I was going through a citation from the MDN :

Note: It's important to keep in mind that while the time value at the heart of a Date object is UTC, the basic methods to fetch the date and time or its components all work in the local (i.e. host system) time zone and offset.

If JavaScript Date Objects by default stores the time in UTC then how it displays time in local time zone. Does it internally convert it into local time zone or what?

CodePudding user response:

Append 'UTC' to the string before converting it to a date in javascript:

var date = new Date('6/29/2011 4:52:48 PM UTC');
date.toString() // "Wed Jun 29 2011 09:52:48 GMT-0700 (PDT)"

CodePudding user response:

While it's a very useful resource, MDN is not normative. It's a public wiki that anyone can modify. The normative documentation is ECMA-262 (currently ECMA-262 ed 12 or ECMAScript 2021), a new edition of which is published every year in June. The current draft will become ECMASCript 2022.

How Date objects work is fully detailed in ECMA-262, MDN is a summary in more understandable terms. As with all summaries, it doesn't contain all the information in the standard and some of the explanations aren't exact.
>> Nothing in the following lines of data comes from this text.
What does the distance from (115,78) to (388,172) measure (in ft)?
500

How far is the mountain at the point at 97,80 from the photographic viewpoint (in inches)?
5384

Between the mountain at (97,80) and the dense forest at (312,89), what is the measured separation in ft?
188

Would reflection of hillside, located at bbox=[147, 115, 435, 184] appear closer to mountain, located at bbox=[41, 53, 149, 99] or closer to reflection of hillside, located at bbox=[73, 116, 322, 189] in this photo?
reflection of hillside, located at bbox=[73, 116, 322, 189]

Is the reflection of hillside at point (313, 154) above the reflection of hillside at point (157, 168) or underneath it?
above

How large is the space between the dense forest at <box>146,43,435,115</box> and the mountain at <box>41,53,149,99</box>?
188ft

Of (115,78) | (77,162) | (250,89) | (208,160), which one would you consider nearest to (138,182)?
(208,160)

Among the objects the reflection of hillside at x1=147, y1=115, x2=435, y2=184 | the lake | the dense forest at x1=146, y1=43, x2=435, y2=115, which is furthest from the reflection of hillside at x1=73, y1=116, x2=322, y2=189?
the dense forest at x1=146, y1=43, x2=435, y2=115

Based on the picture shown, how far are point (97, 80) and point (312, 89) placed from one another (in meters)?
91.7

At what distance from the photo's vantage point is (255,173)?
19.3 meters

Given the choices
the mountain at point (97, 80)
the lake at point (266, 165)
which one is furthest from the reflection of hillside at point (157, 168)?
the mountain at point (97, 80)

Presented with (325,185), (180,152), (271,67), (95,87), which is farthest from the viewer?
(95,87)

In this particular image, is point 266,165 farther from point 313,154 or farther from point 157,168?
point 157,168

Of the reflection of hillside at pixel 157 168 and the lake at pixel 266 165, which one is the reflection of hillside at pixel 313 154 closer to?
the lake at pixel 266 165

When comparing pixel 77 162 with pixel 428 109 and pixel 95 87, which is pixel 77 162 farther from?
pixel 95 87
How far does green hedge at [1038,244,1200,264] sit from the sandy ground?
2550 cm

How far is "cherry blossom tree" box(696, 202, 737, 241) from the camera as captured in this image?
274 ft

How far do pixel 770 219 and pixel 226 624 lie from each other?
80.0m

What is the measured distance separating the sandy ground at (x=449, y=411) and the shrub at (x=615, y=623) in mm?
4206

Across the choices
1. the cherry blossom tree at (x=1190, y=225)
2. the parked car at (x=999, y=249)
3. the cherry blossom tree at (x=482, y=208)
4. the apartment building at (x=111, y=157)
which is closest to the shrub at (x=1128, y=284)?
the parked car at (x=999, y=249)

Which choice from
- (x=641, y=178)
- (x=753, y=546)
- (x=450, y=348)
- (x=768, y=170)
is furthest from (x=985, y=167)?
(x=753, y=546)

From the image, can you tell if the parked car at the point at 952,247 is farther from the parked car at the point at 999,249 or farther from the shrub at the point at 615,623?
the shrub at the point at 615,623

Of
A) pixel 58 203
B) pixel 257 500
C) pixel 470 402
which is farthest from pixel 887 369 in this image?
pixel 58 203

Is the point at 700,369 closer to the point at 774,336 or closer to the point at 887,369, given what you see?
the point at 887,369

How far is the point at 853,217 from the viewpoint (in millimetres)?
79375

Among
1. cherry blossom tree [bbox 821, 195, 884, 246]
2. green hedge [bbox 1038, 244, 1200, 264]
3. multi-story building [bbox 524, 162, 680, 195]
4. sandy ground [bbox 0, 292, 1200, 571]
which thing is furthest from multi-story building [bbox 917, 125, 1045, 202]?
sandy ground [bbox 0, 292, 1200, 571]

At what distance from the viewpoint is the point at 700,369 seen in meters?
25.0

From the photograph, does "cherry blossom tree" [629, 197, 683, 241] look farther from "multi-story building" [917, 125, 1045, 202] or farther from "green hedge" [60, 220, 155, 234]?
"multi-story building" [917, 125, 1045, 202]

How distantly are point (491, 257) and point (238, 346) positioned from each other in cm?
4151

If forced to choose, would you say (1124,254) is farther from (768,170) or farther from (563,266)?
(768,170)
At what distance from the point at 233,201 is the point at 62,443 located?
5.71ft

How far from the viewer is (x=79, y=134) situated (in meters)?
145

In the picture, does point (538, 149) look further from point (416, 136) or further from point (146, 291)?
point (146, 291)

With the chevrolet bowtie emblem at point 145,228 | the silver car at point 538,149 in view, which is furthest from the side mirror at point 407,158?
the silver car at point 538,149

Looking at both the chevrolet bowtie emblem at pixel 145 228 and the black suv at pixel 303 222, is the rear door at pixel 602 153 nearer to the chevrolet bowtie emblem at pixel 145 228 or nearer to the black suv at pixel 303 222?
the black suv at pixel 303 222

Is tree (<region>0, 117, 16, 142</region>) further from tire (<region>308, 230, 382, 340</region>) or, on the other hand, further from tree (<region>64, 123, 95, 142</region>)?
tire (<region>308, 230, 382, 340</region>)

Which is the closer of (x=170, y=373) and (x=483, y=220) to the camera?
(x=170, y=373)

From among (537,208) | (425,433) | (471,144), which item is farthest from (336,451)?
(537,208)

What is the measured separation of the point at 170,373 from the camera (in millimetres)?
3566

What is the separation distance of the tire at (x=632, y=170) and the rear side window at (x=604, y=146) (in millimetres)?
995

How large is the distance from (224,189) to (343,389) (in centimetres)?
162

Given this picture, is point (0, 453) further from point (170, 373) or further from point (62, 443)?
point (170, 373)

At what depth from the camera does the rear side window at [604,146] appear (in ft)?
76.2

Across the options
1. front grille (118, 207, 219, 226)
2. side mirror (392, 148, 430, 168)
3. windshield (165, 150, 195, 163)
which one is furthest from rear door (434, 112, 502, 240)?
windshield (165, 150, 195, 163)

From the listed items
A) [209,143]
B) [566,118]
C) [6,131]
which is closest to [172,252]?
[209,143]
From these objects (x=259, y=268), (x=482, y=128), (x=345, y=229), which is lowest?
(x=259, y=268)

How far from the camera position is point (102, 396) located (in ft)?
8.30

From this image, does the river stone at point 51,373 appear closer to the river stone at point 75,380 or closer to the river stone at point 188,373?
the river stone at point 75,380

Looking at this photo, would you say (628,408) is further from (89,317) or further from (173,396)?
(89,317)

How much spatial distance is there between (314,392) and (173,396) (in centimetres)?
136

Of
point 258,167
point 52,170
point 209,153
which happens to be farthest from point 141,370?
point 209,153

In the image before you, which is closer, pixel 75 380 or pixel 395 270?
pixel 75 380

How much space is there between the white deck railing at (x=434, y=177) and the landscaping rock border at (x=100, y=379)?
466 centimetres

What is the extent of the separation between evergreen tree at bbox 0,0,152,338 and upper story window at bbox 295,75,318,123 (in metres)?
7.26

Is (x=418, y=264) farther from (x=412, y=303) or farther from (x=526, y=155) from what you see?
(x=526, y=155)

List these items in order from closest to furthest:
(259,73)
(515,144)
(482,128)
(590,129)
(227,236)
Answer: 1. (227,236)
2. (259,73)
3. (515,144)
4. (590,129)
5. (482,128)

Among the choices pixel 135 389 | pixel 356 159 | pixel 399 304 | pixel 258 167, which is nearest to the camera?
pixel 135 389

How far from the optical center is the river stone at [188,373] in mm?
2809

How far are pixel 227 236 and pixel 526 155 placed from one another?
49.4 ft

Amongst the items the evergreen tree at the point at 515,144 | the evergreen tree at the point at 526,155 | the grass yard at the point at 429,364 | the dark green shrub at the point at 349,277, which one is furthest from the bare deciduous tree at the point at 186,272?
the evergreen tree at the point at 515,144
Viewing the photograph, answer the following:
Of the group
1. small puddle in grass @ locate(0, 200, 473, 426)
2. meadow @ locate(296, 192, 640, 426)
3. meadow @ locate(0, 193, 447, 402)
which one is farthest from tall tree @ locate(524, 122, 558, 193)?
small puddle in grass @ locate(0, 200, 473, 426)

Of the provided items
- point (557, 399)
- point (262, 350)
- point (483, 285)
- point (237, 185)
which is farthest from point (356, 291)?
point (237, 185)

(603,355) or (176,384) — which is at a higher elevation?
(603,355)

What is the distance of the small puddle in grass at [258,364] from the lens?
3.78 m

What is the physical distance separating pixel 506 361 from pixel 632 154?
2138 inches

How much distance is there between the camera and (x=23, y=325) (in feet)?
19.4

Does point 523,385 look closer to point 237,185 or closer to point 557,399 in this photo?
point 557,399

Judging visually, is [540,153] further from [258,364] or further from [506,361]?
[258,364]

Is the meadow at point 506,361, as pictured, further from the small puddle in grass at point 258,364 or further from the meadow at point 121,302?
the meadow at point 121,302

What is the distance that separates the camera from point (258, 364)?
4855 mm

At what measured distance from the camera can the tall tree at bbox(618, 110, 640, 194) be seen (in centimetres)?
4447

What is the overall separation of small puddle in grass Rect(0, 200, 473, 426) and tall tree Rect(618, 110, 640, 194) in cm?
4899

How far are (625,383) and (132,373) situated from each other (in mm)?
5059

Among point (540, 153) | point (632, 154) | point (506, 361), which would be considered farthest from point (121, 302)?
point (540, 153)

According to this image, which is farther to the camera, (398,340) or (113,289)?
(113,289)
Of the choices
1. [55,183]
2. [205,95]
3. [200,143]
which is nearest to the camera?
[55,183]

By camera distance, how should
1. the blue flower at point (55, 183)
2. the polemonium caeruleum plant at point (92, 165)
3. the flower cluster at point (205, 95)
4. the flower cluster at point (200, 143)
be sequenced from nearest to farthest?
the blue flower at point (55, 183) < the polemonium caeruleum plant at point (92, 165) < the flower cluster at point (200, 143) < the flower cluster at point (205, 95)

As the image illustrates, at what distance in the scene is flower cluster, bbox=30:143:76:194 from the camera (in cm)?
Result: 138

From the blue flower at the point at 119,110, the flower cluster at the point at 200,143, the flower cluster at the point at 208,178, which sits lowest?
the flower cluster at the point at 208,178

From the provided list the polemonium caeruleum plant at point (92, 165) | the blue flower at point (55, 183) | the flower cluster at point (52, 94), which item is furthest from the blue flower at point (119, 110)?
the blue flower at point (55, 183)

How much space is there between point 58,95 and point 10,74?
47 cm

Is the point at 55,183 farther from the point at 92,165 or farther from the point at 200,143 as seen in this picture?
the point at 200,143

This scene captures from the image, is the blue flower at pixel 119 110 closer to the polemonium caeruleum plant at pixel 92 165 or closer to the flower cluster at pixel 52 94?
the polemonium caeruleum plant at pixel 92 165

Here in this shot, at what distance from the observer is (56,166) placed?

ECMASCript Dates contain a single data value, a time value that is a number of milliseconds since 1970-01-01T00:00:00Z. That's why Date objects are considered to be inherently UTC. The value could be stored as say an ISO 8601 formatted string or set of date and time values, but a time value is a good common denominator and calculating it would likely be the first step in most date methods anyway. It's a common concept used in many programming languages and environments.

How the time value is calculated depends on how many parameters are passed to the Date constructor when called and, for the first parameter, its type as described in the section on the Date constructor.

How the local timezone offset is calculated is implementation dependent, as described in the LocalTZA ( t, isUTC ) section:

LocalTZA( t, isUTC ) is an implementation-defined algorithm that returns an integral Number representing the local time zone adjustment, or offset, in milliseconds.

It depends on access to the host system regional settings and time, plus historic timezone offset changes for the region (earlier versions of ECMASCript required that the current settings be treated as if they were always in force, which was not ideal).

So to answer the question:

If JavaScript Date Objects by default stores the time in UTC then how it displays time in local time zone. Does it internally convert it into local time zone or what?

The local timezone offset for the particular date and time represented by internal UTC offset (time value) is applied to the to determine local values for that particular instant. The algorithms are all in ECMA-262 as Make Time, Make Day, Make Date, etc.